Ruben Inaje, a 45-year-old commercial sign maker, was nailed to the cross for the 20th time. He has said it is his way of thanking God for miraculously surviving a fall from a building when he was a construction worker.
San Fernando Mayor Oscar Rodriguez said more than 400 police and volunteer guards were deployed around the village, where spectators and devotees gather yearly for the event. An estimated 15,000 people turned out on yesterday.
Briton Dominic Diamond earlier told GMA television that he planned to join the annual rite, hoping to find his lost faith in God.
He said he had been suffering from insomnia and would go three or four days at a time without sleep. Diamond said he prayed to God to be released from the condition, but that it has persisted.
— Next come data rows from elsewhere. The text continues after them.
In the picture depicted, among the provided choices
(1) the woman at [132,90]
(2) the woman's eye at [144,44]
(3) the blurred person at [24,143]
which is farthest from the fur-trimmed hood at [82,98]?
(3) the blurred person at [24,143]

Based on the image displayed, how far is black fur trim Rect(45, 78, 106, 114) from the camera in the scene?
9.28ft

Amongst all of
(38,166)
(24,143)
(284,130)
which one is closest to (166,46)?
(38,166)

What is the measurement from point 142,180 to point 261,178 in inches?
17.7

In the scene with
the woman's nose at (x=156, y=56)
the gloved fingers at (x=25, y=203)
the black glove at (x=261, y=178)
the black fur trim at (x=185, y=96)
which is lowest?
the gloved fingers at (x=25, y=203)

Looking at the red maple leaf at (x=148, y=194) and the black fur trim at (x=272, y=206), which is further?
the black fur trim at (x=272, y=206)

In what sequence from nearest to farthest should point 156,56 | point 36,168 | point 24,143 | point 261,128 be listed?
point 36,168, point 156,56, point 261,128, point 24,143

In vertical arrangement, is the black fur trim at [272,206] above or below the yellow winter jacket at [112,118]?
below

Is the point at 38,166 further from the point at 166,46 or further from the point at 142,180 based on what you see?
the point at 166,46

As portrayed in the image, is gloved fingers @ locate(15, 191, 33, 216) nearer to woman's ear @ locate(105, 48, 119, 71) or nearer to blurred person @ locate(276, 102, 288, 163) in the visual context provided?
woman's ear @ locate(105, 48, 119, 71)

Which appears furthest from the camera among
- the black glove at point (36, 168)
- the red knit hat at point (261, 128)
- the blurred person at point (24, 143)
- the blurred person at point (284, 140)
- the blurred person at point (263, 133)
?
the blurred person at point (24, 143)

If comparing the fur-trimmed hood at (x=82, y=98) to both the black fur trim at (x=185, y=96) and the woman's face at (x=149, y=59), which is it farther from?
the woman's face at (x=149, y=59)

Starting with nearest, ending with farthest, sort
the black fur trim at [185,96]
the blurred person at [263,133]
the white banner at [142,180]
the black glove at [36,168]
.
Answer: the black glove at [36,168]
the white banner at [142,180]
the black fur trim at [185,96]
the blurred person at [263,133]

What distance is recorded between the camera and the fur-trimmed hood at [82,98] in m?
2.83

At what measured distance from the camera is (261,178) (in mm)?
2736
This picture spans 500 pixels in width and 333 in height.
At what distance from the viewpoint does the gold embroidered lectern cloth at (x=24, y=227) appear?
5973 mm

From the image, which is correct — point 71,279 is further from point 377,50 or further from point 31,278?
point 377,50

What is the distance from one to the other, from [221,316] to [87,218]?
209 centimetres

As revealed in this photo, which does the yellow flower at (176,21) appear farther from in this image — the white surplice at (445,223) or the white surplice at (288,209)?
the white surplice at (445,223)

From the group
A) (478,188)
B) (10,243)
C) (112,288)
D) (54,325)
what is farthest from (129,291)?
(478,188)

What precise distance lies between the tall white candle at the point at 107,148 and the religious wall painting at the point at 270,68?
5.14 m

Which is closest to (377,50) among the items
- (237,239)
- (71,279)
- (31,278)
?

"So I thought this was such a simple thing to ask and he could not do it," Diamond added, explaining his waning faith. But when he heard about the crucifixions in San Pedro Cutud, he said realized "these people were the opposite thing, people who were so sure in their faiths."
But after carrying his cross from the village, he backed out when the time came for the nails to go into his flesh, weeping as he pressed his head to the cross and prayed.
A spokesman for the Catholic Bishops' Conference of the Philippines cautioned that the traditions of flagellation and crucifixion during Holy Week trace their roots to animism and are not approved by the church.
"They think that when they do that they will receive blessings for the coming year. That is not a Christian idea," Monsignor Pedro Quitorio said.